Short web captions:
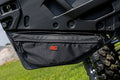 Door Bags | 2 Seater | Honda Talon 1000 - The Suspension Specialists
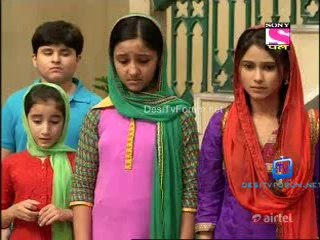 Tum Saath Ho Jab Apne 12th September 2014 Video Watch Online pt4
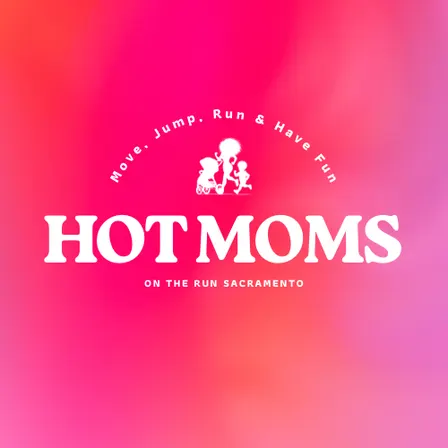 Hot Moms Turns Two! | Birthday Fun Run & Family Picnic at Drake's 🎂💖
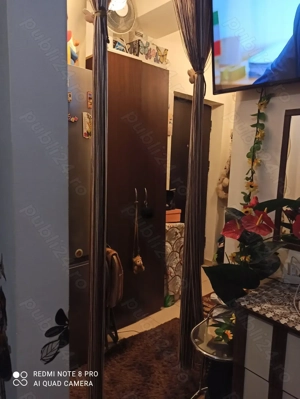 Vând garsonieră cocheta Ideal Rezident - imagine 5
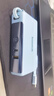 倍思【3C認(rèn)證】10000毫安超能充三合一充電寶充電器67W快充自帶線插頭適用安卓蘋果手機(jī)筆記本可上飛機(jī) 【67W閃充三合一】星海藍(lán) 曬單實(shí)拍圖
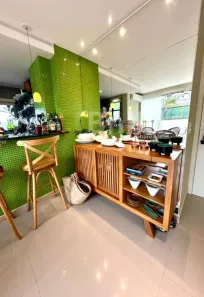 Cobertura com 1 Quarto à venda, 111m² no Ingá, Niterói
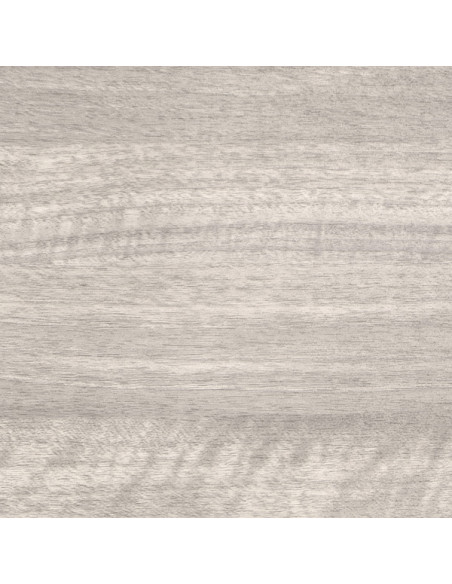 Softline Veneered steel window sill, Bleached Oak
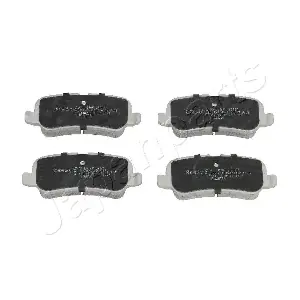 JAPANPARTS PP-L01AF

Instructions to follow:
The records need to be restated word for word, minus any images.

Result of this task:
 Door Bags | 2 Seater | Honda Talon 1000 - The Suspension Specialists
 Tum Saath Ho Jab Apne 12th September 2014 Video Watch Online pt4
 Hot Moms Turns Two! | Birthday Fun Run & Family Picnic at Drake's 🎂💖
 Vând garsonieră cocheta Ideal Rezident - imagine 5
 倍思【3C認(rèn)證】10000毫安超能充三合一充電寶充電器67W快充自帶線插頭適用安卓蘋果手機(jī)筆記本可上飛機(jī) 【67W閃充三合一】星海藍(lán) 曬單實(shí)拍圖
 Cobertura com 1 Quarto à venda, 111m² no Ingá, Niterói
 Softline Veneered steel window sill, Bleached Oak
 JAPANPARTS PP-L01AF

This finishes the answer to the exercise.